#### OBJETIVOS:
- 1) Responda com base no artigo:
(a) Em que ano Astúrias escreveu o livro Leyendas de Guatemala?
(b) Qual é o título do quarto conto do livro?
(c) A que Astúrias compara os guatemaltecos?
- 2) Identifique todas as linhas dos registros que contêm a palavra "plant" e copie-as. A diferença entre maiúsculas e minúsculas conta.

#### ARTIGO:
----

Transtornado e revoltado pelo menosprezo “superior” dos turistas em relação aos “nativos”, o guia turístico toma uma decisão drástica, recurso último do oprimido, arriscando a própria vida para cumprir sua missão.

Astúrias compara os guatemaltecos aos vulcões adormecidos do país: aparentemente inofensivos, mas guardam uma torrente de força e insubmissão pronta para vir a tona de forma impetuosa e explosiva.

Em Ocelotle 33, é retratada a ocupação estrangeira e o terror que ela impunha trazendo mercenários de toda a América Latina, financiados por capital estrangeiro que dão poderes extraordinários ao exército.

O povo guatemalteco, oprimido pela proeminência militar se vê privado de seus direitos e até mesmo de sua dignidade e é obrigado a submeter-se a tarefas e obrigações desagradáveis para sobreviver.

A ameaça de bombardeamento, redimensionada a proporções apocalípticas pós-Hiroshima e Nagasaki, faz a tensão ser constante, e a iminência da tragédia e da fatalidade se constituem na força da população.

A Gala, o quarto conto do livro, retrata um grupo de guatemaltecos que se une em comunidade para solidariamente ajudarem-se e poderem vencer a penúria em que viviam. Um jornalista estrangeiro (de língua inglesa) vem entrevistar o líder desse grupo, conduzindo todas as perguntas para poder rotulá-lo de comunista, alegando que o modo de vida comunitário dessas pessoas, de emprestarem-se comida e ferramentas, era um modo de vida comunista.

O passado pré-colombiano, povoado de lendas (Astúrias escreveu em 1930 o livro Leyendas de Guatemala e traduziu o Popol Vuh, obra fundamental da cultura maia) é mostrado nas práticas cotidianas, costumes, tradições e crenças desse povo, que resistem muitas vezes silenciosamente aos mandos e desmandos estrangeiros.

----

Perguntas espaciais ligadas a imagens
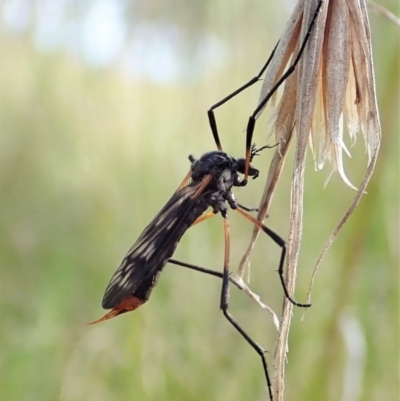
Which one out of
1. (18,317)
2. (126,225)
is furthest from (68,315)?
(126,225)

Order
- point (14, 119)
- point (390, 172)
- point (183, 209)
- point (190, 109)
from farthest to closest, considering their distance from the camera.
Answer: point (14, 119), point (190, 109), point (390, 172), point (183, 209)

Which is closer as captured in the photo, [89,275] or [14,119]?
[89,275]

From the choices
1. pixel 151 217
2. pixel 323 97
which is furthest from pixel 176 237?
pixel 151 217

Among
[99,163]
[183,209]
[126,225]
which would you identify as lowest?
[126,225]

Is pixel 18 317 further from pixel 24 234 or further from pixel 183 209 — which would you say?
pixel 183 209

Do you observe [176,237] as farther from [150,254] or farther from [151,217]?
[151,217]

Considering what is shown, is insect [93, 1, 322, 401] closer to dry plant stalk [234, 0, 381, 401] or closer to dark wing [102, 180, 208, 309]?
dark wing [102, 180, 208, 309]

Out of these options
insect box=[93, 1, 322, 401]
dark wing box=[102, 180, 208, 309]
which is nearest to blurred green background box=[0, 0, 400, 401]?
insect box=[93, 1, 322, 401]

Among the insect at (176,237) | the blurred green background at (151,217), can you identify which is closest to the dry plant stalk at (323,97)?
the insect at (176,237)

----

#### RESPOSTAS:
- 1)
(a) Em 1930.
(b) A Gala.
(c) Aos vulcões adormecidos do país.

- 2)
Considering what is shown, is insect [93, 1, 322, 401] closer to dry plant stalk [234, 0, 381, 401] or closer to dark wing [102, 180, 208, 309]?
Among the insect at (176,237) | the blurred green background at (151,217), can you identify which is closest to the dry plant stalk at (323,97)?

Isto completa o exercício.